Einstein's Cosmic Acceleration Observed:

By Tamara Homan

  
Dr. Alexei Filippenko of UC Berkeley answers questions after his MIRA Lecture in September 2001 the recently discovered Acceleration of the Universe.

As long as humankind has been walking around with these large brains capable of complex thought, we have been asking where the universe came from, and how it will end. Leave it to cosmologist Alex Filippenko, Ph.D., to answer those questions with a lucid humor and catchy examples. Voted the best teacher of the year by the students of the University of California Berkeley campus, he likens the expanding universe to an immense loaf of raisin bread—with the Milky Way and all other galaxies as the raisins. Then it becomes clear why more distant galaxies move away from us faster than closer galaxies. Because there's more dough between us, of course! As the dough rises and the distance from "here" to "there" doubles and then doubles again, we can only speculate how many toasters it would take to brown all of that bread. Pass the butter, please, Dr. F.

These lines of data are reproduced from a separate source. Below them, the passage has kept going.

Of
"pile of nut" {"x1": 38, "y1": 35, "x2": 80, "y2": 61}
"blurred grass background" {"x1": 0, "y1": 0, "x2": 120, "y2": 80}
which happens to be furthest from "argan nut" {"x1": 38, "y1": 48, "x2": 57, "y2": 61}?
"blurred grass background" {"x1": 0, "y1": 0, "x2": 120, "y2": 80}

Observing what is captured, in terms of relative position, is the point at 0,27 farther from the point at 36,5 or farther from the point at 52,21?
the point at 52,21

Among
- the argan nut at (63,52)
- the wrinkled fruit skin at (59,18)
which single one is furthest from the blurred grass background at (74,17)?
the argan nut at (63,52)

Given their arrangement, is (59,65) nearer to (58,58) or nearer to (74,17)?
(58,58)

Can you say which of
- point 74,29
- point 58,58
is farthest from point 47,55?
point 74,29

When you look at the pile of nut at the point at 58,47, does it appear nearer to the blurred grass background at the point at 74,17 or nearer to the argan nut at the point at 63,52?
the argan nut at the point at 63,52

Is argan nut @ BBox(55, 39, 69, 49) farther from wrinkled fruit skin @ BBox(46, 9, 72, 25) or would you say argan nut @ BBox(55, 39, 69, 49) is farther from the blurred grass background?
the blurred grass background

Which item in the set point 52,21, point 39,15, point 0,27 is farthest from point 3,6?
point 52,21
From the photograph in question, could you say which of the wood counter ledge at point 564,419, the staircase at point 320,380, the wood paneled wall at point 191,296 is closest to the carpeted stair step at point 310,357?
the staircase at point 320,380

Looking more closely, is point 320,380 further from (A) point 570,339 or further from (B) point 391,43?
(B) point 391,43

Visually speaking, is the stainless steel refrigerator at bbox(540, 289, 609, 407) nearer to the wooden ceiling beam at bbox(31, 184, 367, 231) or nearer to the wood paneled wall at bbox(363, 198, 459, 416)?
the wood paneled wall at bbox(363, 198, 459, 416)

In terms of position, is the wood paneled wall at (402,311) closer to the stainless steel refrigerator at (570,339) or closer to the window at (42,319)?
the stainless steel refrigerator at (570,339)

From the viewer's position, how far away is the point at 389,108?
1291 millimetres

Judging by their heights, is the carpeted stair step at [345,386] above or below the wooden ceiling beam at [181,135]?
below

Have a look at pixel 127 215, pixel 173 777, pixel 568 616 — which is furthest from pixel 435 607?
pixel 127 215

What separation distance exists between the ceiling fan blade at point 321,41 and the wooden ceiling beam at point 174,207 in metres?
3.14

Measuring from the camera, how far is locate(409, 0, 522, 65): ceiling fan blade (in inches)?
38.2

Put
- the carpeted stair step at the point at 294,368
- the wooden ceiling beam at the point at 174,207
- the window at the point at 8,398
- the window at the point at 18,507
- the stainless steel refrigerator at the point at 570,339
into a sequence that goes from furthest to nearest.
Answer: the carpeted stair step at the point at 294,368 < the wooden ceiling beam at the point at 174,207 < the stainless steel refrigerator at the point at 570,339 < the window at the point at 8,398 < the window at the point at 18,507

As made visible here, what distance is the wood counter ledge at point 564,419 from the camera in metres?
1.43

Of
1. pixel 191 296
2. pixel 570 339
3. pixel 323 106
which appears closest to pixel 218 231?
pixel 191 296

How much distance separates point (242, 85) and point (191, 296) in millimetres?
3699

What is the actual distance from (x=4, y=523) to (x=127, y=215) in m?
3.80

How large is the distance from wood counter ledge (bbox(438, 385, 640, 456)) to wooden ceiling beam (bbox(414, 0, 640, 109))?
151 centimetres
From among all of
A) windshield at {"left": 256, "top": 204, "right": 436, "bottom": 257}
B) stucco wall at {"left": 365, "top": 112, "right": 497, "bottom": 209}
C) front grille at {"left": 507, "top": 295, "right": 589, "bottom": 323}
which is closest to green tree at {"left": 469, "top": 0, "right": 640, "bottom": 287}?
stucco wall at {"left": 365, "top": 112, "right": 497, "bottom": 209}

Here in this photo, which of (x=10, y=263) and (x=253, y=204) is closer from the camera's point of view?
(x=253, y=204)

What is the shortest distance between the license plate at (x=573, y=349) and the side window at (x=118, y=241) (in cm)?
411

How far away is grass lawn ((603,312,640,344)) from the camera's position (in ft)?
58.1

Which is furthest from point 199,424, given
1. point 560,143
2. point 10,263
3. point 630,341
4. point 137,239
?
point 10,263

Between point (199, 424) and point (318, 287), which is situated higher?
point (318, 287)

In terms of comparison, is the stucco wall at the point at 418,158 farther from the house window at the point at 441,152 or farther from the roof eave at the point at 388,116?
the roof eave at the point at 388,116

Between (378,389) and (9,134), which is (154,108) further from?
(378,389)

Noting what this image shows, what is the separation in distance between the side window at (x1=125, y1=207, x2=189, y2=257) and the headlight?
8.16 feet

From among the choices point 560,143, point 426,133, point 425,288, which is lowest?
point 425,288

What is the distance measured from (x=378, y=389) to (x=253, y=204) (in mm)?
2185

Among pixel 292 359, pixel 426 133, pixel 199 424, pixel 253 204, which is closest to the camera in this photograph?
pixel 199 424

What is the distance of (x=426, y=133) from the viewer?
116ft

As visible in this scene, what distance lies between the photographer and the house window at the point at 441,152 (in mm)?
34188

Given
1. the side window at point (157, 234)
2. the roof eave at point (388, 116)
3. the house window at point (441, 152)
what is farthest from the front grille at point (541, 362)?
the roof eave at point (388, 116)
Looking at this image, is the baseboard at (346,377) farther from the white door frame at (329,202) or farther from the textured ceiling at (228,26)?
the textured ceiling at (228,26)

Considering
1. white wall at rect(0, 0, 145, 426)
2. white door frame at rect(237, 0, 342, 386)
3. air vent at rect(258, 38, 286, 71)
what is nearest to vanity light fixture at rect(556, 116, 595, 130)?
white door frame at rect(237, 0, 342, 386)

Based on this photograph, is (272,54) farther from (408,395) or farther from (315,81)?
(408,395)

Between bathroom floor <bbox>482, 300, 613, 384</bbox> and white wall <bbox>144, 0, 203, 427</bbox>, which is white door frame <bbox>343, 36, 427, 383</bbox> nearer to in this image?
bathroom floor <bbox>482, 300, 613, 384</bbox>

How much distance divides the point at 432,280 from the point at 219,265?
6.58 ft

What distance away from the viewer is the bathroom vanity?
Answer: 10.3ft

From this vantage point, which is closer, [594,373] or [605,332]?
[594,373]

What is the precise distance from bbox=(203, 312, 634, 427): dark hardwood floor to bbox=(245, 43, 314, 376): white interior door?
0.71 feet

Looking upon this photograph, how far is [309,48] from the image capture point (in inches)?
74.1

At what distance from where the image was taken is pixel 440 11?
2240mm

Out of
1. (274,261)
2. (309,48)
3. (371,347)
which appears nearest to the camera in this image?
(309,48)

How far away is that 100-watt light bulb? That depends on how bright it looks, of course: brighter when it's closer, and fainter when it's not so close. If we know its absolute brightness (that it is a 100-watt bulb, not 25), we can calculate how far away it is based on how bright it looks to us (its apparent brightness). Much observational cosmology has involved the search for such "standard candles."

Dr. Filippenko and other researchers use their own astronomical "100-watt bulbs," for comparison: supernovae. Those immensely powerful objects come in handy, or at least type Ia's (which result when white dwarf stars explode), because we know about how bright they are. Comparing this known quantity in nearby galaxies to supernovae in more distant galaxies lets astronomers estimate how far away they are.

This research points to a unexpected conclusion: that the rate of expansion of the universe is actually accelerating. This acceleration, originally predicted by Albert Einstein nearly a century ago (and later recanted by him) must be caused by a previously unknown energy, originating in the interstellar vacuum, which is causing the acceleration. So startling is this finding, and so difficult to explain with our present understanding of physics, that Science magazine deemed it the scientific breakthrough of 1998.